Ejercicios:
(1) Resume en dos oraciones el texto sobre la sinodalidad y el papado.
(2) Copia literalmente el fragmento del texto sobre la sinodalidad y el papado que va de "Cuando la comunidad" a "corresponsable y codecisivo.", ambos incluidos.

Cuando la comunidad cristiana procede así o de parecida manera, está implementando lo que se entiende como liderazgo, magisterio y sinodalidad corresponsable que –a la vez, bautismal y ministerial– es “vinculante” para todos, es decir, codecisivo. Si así fuera,  creo que podríamos estar hablando del final del modelo monárquico de gobierno y magisterio en favor del conciliar, claramente colegial, corresponsable y codecisivo.

La “conversión” del papado

Y lo que vale para los obispos y los ministros ordenados en general, vale igualmente para el obispo de Roma, tal y como se indica en el Vaticano II: le corresponde repartir las tareas; intervenir, “en último término” (ultimatim) en el gobierno ordinario de las iglesias locales “atendiendo al bien común” (LG 27) y, de manera particular, velar por la unidad de fe y la comunión eclesial de toda la catolicidad. Obviamente, son tareas que ha de desempeñar siendo fiel a una Iglesia que se autocomprende como católica porque es “comunión de comunidades” locales; por tanto, no uniforme, sino diversa. Se trata de dos importantes aportaciones del Vaticano II que también tendrían que quedar, necesariamente recogidas en el proyecto de Constitución Eclesial o Ley Fundamental.

Registros de razonamiento sobre escenas

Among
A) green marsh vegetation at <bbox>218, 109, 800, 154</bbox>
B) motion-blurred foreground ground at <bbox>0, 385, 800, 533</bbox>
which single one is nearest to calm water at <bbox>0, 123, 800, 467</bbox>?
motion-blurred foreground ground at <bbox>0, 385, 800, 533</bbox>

Respuestas:
(1) Cuando la comunidad cristiana actúa de este modo, pone en práctica un liderazgo, un magisterio y una sinodalidad corresponsables y codecisivos que obligan a todos, lo que podría significar el final del modelo monárquico de gobierno en favor del conciliar. Según el Vaticano II, lo mismo vale para el obispo de Roma, a quien le corresponde repartir las tareas, intervenir en último término en el gobierno de las iglesias locales y velar por la unidad de fe y la comunión, siendo fiel a una Iglesia entendida como comunión diversa de comunidades locales.

(2)
Cuando la comunidad cristiana procede así o de parecida manera, está implementando lo que se entiende como liderazgo, magisterio y sinodalidad corresponsable que –a la vez, bautismal y ministerial– es “vinculante” para todos, es decir, codecisivo. Si así fuera,  creo que podríamos estar hablando del final del modelo monárquico de gobierno y magisterio en favor del conciliar, claramente colegial, corresponsable y codecisivo.